The camera and liquid lens is tiny. Together with the computation back end, they can make a holographic capture of a scene in under 30 milliseconds.

The new camera is a two-part affair: acquisition, and calculation. Acquisition consists of a camera with a custom electrically-driven liquid lens design that captures a focal stack of a scene within 15 ms. The back end is a deep learning neural network system (FS-Net) which accepts the camera data and computes a high-fidelity RGB hologram of the scene in about 13 ms.  How good are the results? They beat other methods, and reconstruction of the scene using the data looks really, really good.

One might wonder what makes this different from, say, a 3D scene captured by a stereoscopic camera, or with an RGB depth camera (like the now-discontinued Intel RealSense). Those methods capture 2D imagery from a single perspective, combined with depth data to give an understanding of a scene’s physical layout.

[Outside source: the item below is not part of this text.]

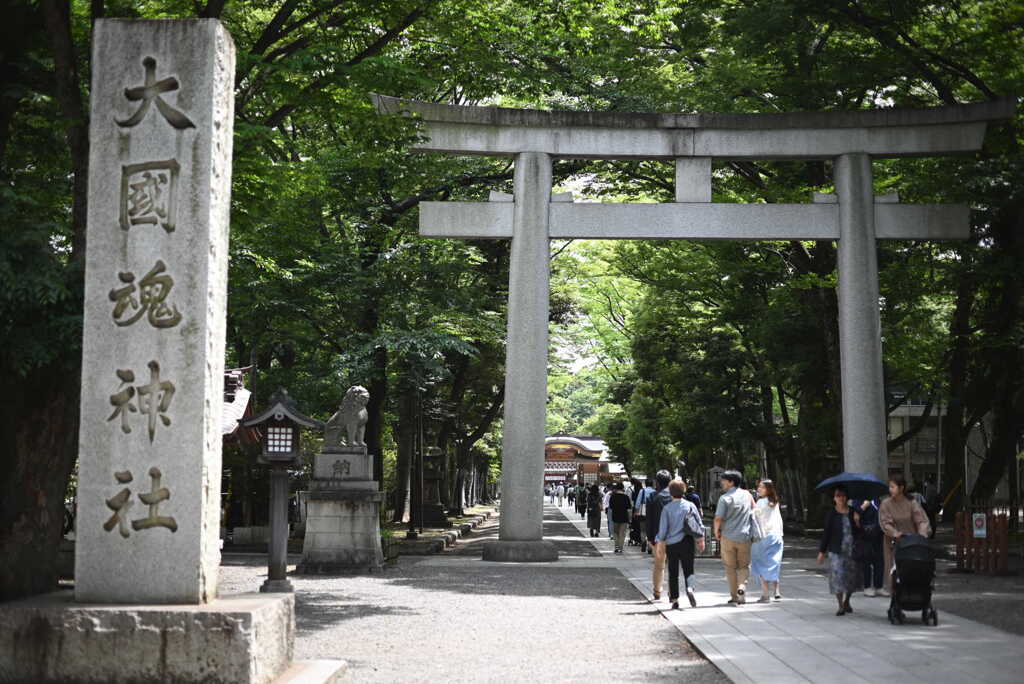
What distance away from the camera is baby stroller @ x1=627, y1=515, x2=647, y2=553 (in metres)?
26.5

Holography by contrast captures a scene’s wavefront information, which is to say it captures not just where light is coming from, but how it bends and interferes. This information can be used to optically reconstruct a scene in a way data from other sources cannot; for example allowing one to shift perspective and focus.

Being able to capture holographic data in such a way significantly lowers the bar for development and experimentation in holography — something that’s traditionally been tricky to pull off for the home gamer.